### Work order
Show me each line of the listing below where the word "trap" appears.

BEGIN

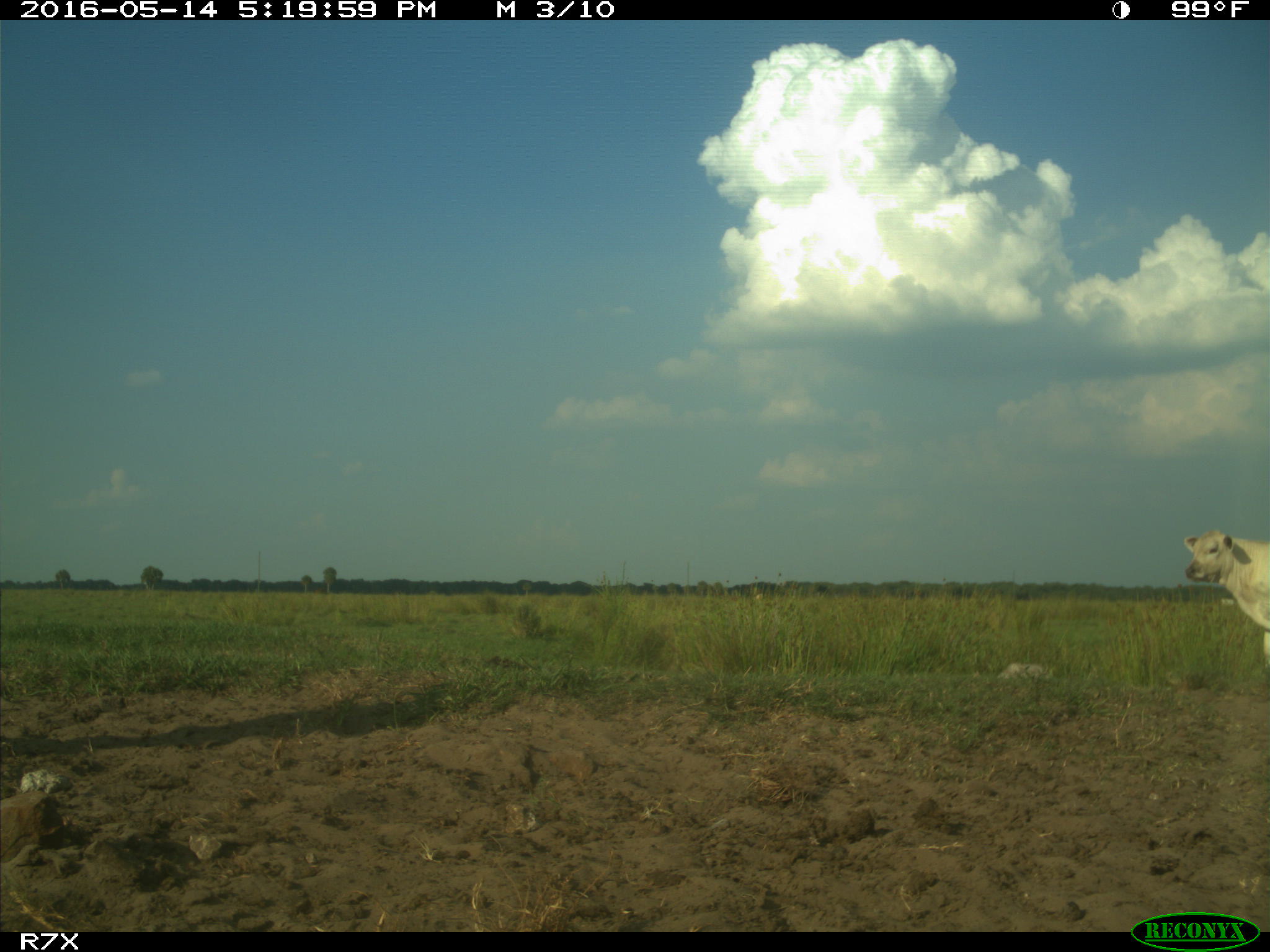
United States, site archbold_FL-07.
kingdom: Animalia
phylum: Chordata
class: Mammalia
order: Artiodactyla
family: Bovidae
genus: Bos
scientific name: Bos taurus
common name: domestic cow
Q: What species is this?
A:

END
BEGIN

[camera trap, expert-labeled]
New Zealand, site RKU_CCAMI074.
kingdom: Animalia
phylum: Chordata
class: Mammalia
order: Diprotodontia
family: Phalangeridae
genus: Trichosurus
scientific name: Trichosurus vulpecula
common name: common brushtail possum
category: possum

END
BEGIN

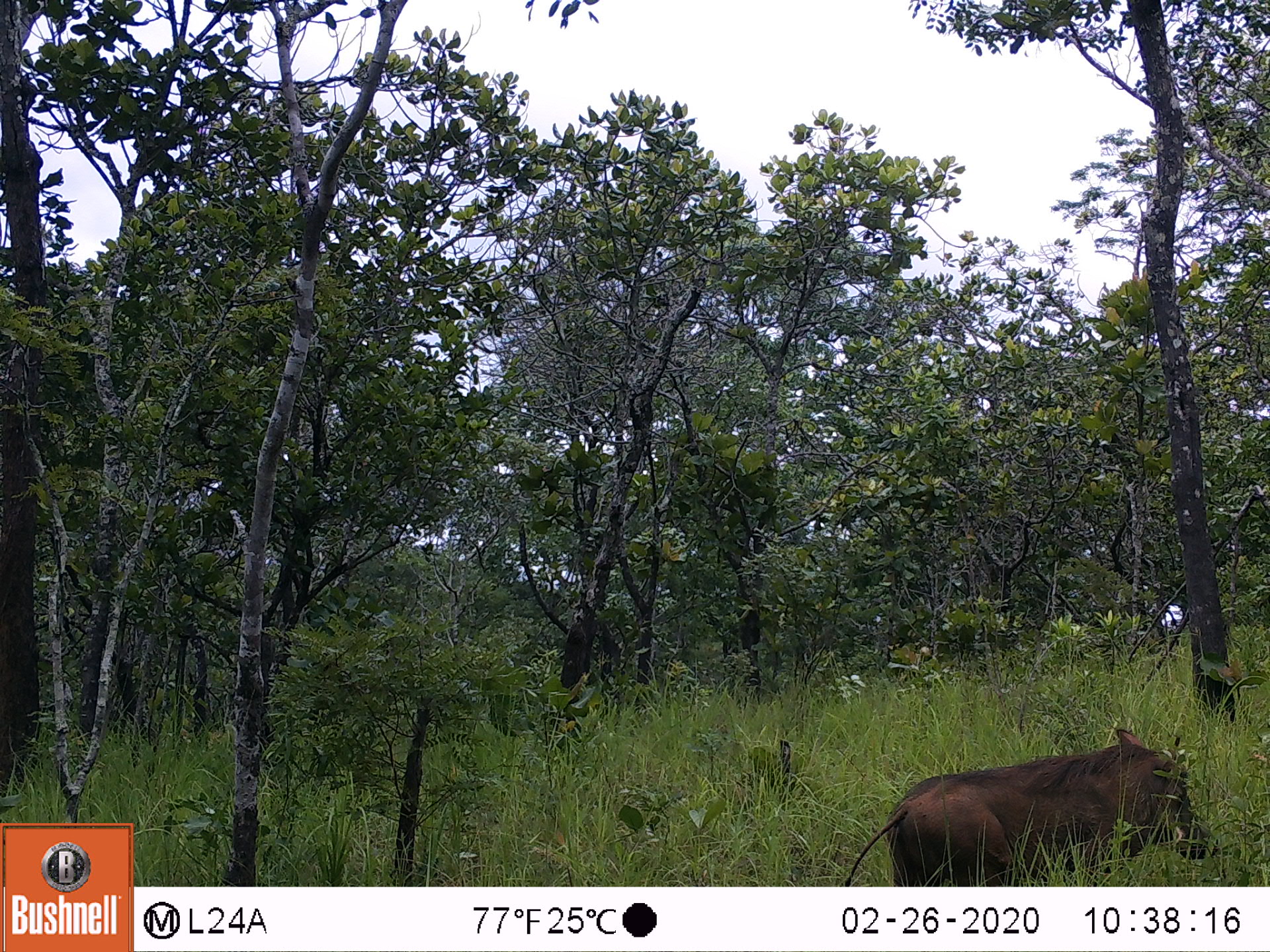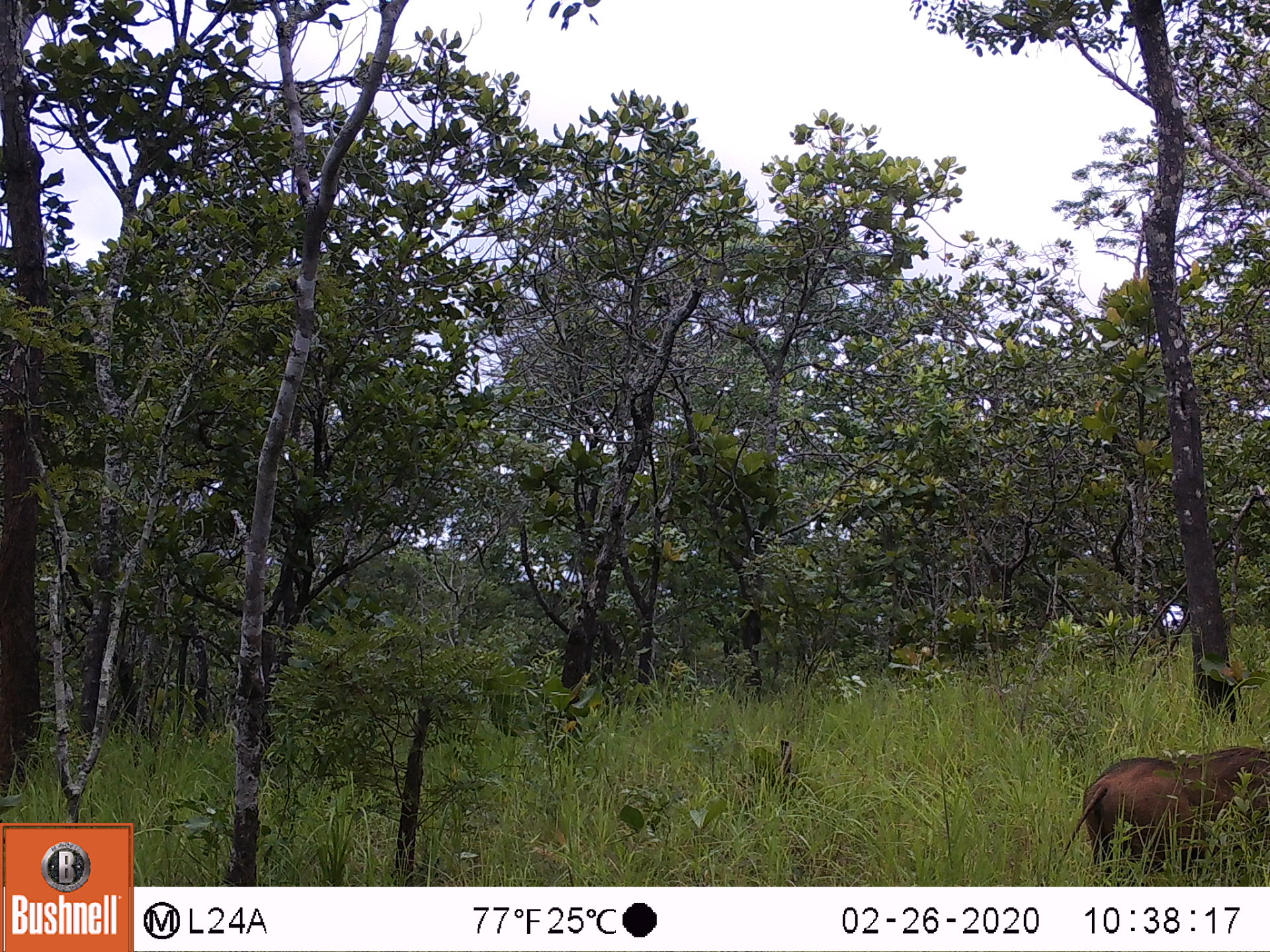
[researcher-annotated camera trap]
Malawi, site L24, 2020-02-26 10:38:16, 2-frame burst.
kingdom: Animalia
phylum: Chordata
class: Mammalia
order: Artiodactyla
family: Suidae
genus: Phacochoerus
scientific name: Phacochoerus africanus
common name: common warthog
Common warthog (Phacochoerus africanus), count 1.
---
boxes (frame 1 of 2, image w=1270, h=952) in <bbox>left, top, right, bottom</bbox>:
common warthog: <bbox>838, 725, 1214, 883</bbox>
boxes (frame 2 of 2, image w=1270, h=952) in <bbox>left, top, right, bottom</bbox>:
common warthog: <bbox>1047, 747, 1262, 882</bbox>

END

### Written reply
[camera trap, expert-labeled]
[researcher-annotated camera trap]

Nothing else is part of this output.